■ **PROBLEMS AND TASKS**
a) Summarize the Trinity passage in two sentences.
b) According to the Trinity passage, what were the writers of the Nicene Creed trying to get away from?
c) Duplicate the portion of the Trinity passage starting with "That’s not talking" and going on through "the ontological Trinity.".

That’s not talking about Alan Greenspan. That’s talking about the difference between God in His existence
and being. The ontological Trinity is
conceived of as the Trinity before creation, no plan of salvation being
executed, no fall visible, just God. In
that situation you have the ontological Trinity.
The
economic Trinity is the description of how the Trinity work [singular] in the
plan of salvation. In 2 Cor. 13 the
qualifications that are introduced in that benediction refer to the economic
Trinity, watching the Trinity doing things, particularly doing things in the
plan of salvation. Notice what is
ascribed to each of the three persons.
“The grace of our Lord Jesus Christ,” grace comes to central focus in
the person of the Son, “the love of God,” for “God so loved the world He gave
His only begotten Son, so the Father is grace too but the idea is that the love
motivates, is behind the plan, “and the fellowship of the Holy Spirit,” He’s
the one that brings it to us as individuals, always glorifying Jesus Christ,
never drawing attention to Himself. That’s why the Holy Spirit doctrine is so
difficult, because He doesn’t ever make Himself an issue; He makes the Lord the
issue. It’s a model of what we should
be doing. There’s the Trinity, there’s
the Old Testament and New Testament evidences.
What
we want to do in conclusion, if you’ll follow in the notes on pages 9-10 I’m
going to show you how the Trinity [blank spot] … centuries of thought and
they’re not casual. These words are not
casual. “The Nicene Creed as usually recited in Western churches says,” look at
the titles; we’re not focusing so much on the deity of Christ as the whole
Trinity itself. “I believe in one God the
Father Almighty, maker of heaven and earth, and of all things visible and
invisible.” See, there’s the First Person, the First Person is put first. “And in one Lord Jesus Christ, the
only-begotten Son of God: Begotten of His father before all words [God of God],
Light of Light, [Very God of Very God, Begotten, not made,]” and there’s the
strong deity, they’re using every way… those poor people that wrote that Nicene
Creed, they’re trying to get away from Arianism, so they’re doing everything
they can.

■ **SUPPLIED RECORDS**
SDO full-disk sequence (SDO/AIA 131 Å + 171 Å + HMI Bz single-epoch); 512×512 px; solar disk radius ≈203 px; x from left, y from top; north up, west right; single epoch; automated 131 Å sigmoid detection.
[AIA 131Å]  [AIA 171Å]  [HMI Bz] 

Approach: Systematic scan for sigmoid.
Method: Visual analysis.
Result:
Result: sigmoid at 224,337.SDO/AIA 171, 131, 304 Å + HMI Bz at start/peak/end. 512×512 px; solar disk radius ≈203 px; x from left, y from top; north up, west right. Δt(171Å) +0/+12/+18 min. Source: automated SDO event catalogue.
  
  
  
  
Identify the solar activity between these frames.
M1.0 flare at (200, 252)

==

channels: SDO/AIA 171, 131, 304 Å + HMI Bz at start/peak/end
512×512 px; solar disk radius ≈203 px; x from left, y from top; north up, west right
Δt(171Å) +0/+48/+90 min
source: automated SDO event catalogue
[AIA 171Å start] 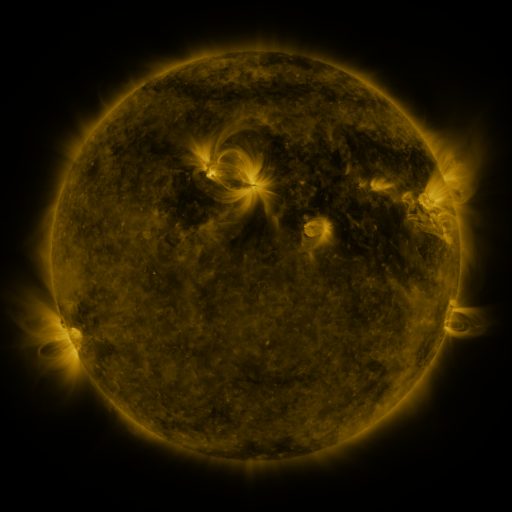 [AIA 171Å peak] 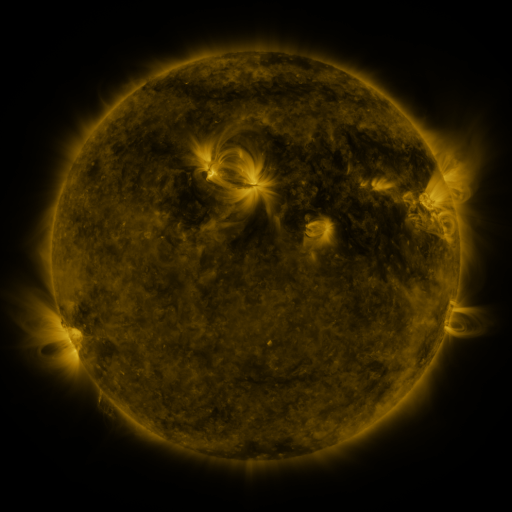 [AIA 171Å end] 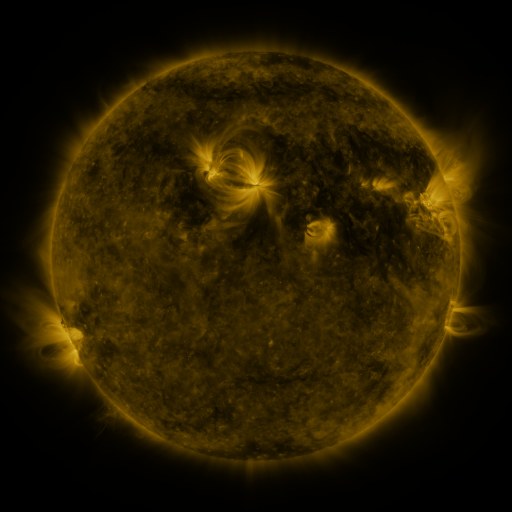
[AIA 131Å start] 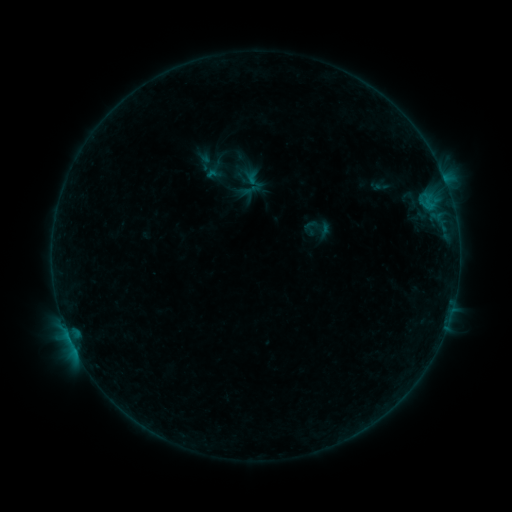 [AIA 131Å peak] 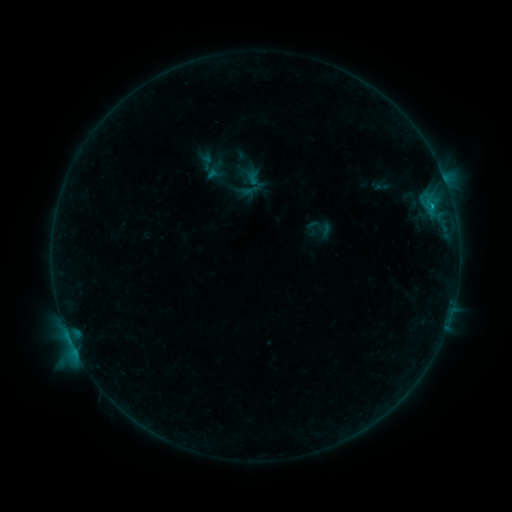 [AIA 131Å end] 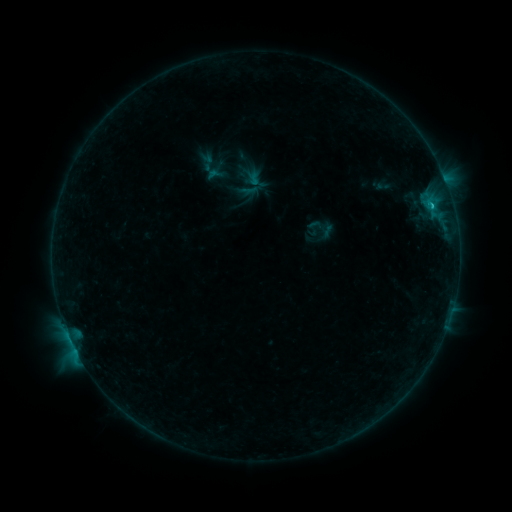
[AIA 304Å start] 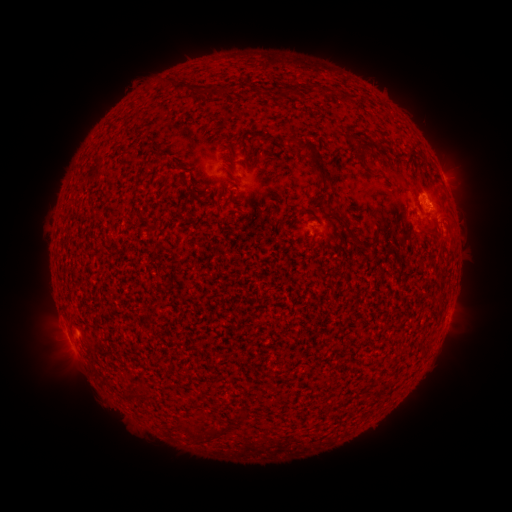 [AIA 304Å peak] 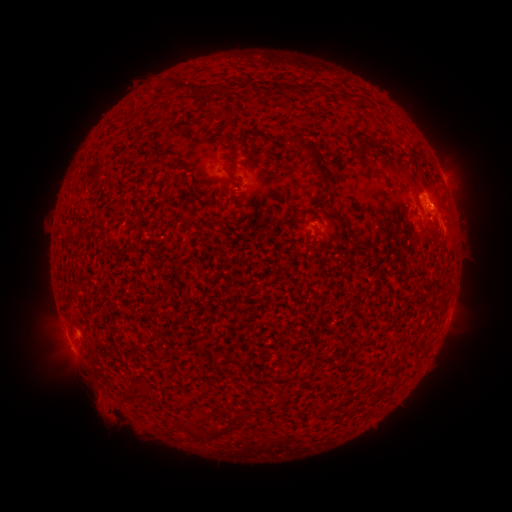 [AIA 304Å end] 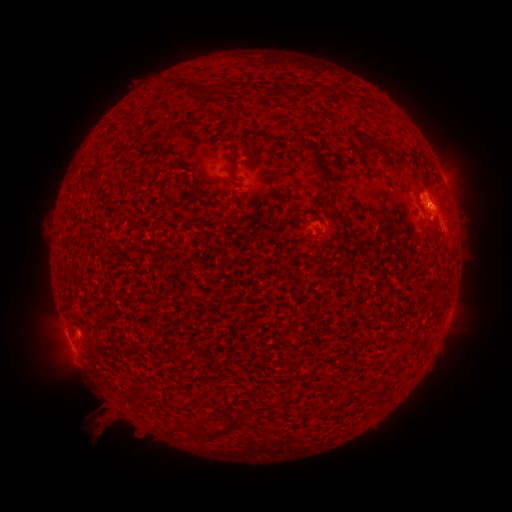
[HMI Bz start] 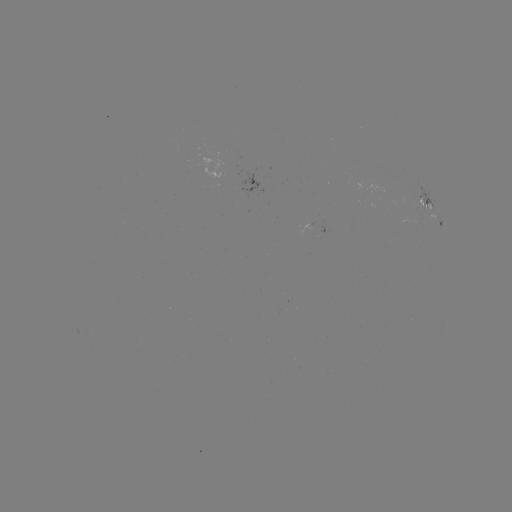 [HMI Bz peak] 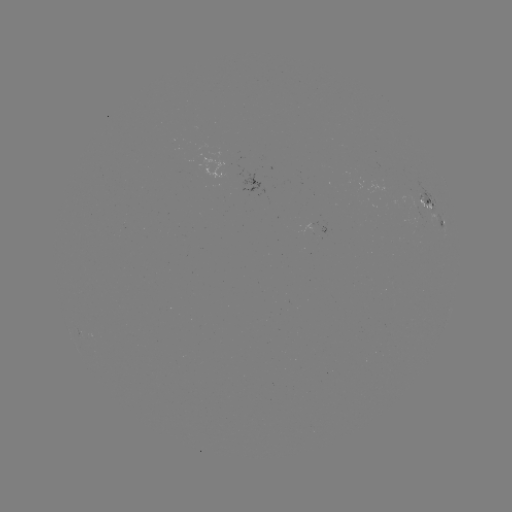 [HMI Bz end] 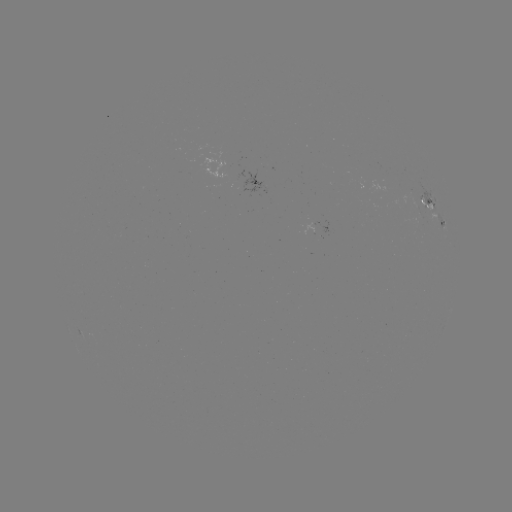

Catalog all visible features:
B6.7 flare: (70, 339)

==

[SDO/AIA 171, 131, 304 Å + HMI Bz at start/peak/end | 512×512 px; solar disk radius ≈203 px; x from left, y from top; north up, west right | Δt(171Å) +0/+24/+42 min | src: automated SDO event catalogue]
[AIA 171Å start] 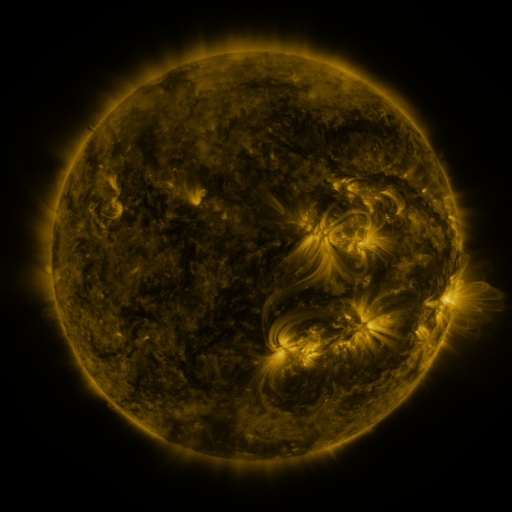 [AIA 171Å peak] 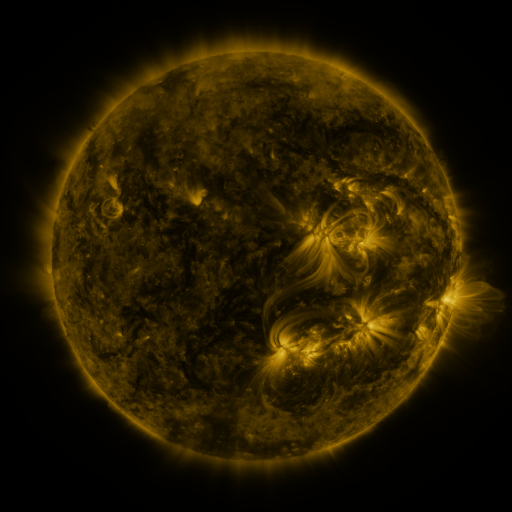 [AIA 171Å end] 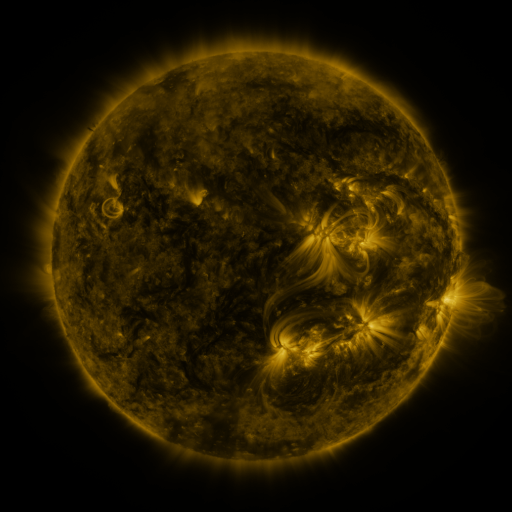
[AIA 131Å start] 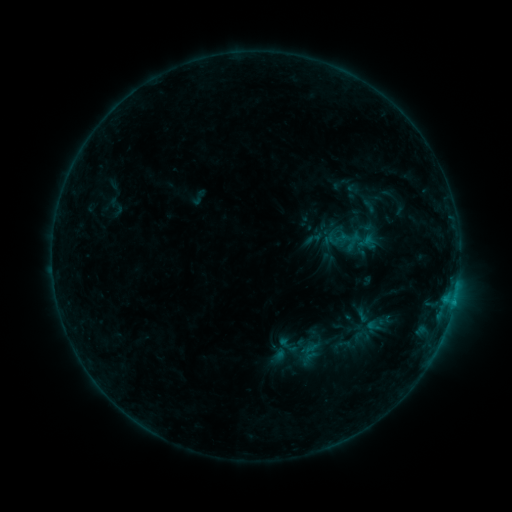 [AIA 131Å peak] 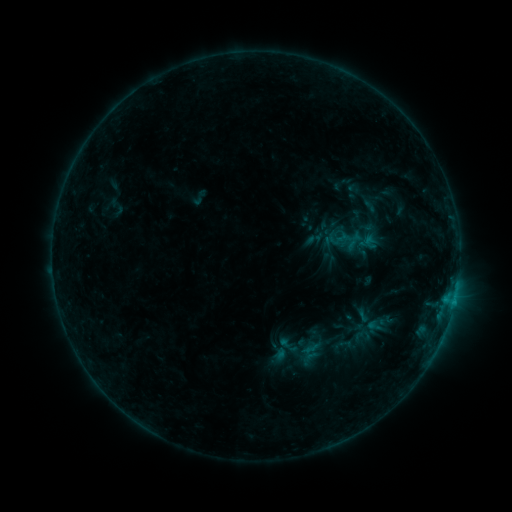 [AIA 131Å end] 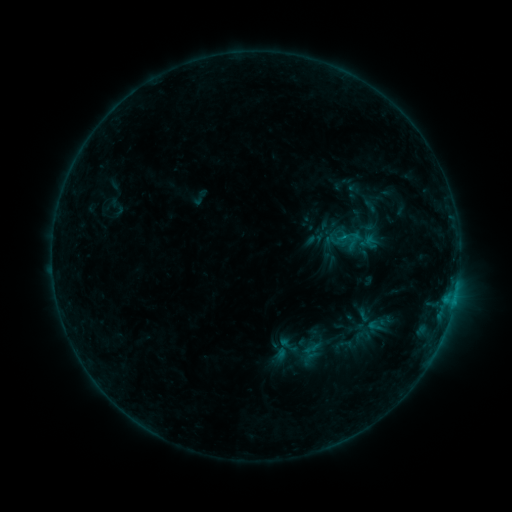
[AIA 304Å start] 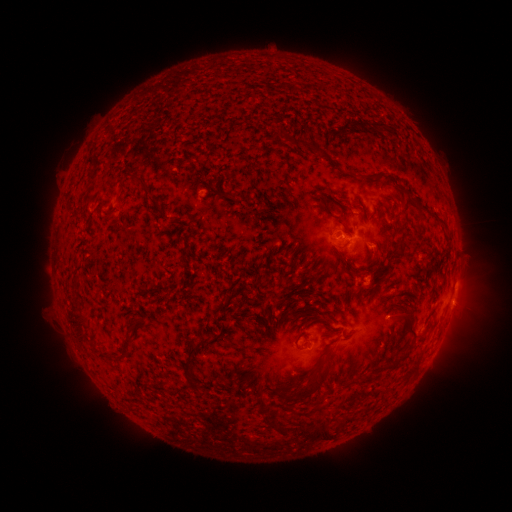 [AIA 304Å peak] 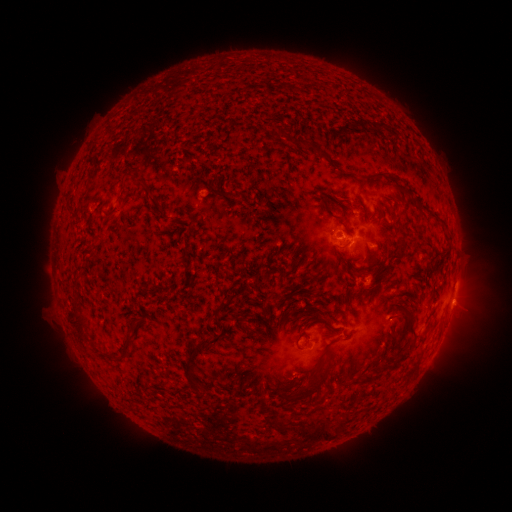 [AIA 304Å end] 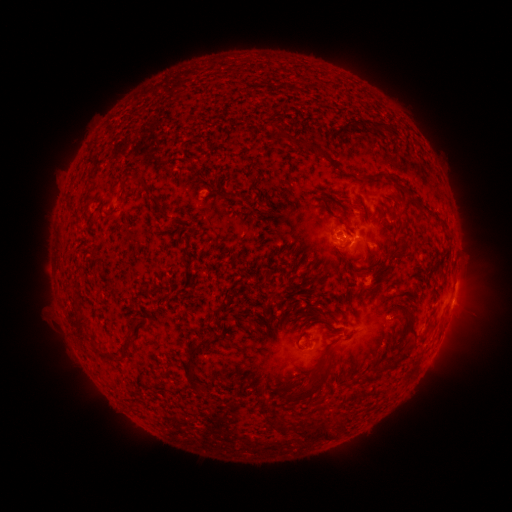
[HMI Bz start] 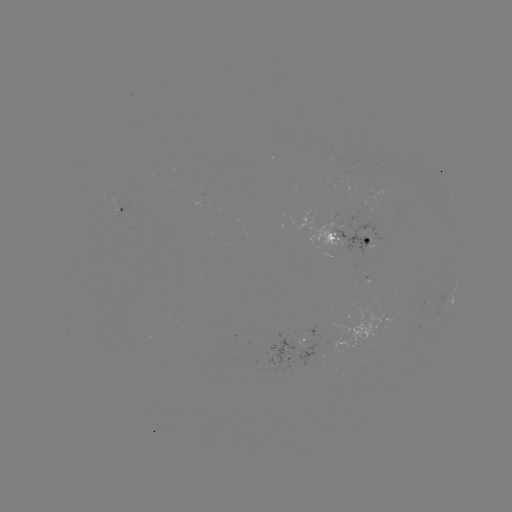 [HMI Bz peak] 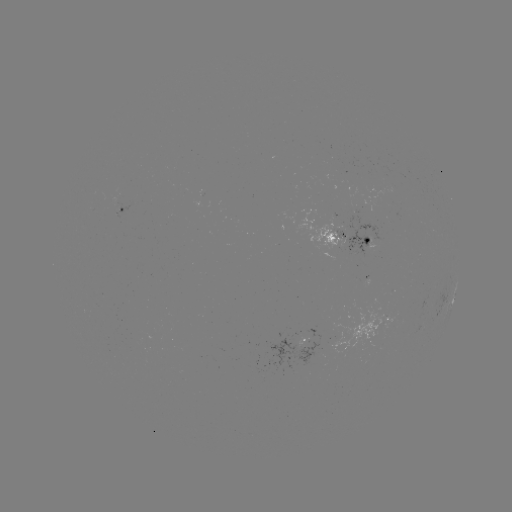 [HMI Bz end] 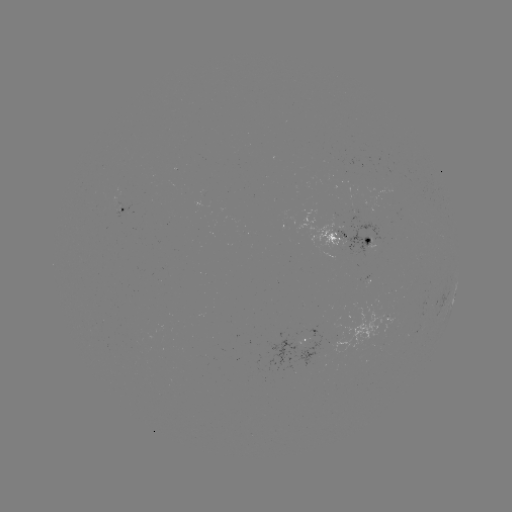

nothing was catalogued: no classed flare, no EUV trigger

■ **PER-TASK ANSWERS**
a) The passage distinguishes the ontological Trinity, conceived as God before creation with no plan of salvation being executed, from the economic Trinity, which describes how the Trinity works in the plan of salvation, as in the benediction of 2 Cor. 13. It then turns to the Nicene Creed, whose careful wording stresses the whole Trinity and the strong deity of Christ as its writers tried to get away from Arianism.

b) Arianism.

c)
That’s not talking about Alan Greenspan. That’s talking about the difference between God in His existence
and being. The ontological Trinity is
conceived of as the Trinity before creation, no plan of salvation being
executed, no fall visible, just God. In
that situation you have the ontological Trinity.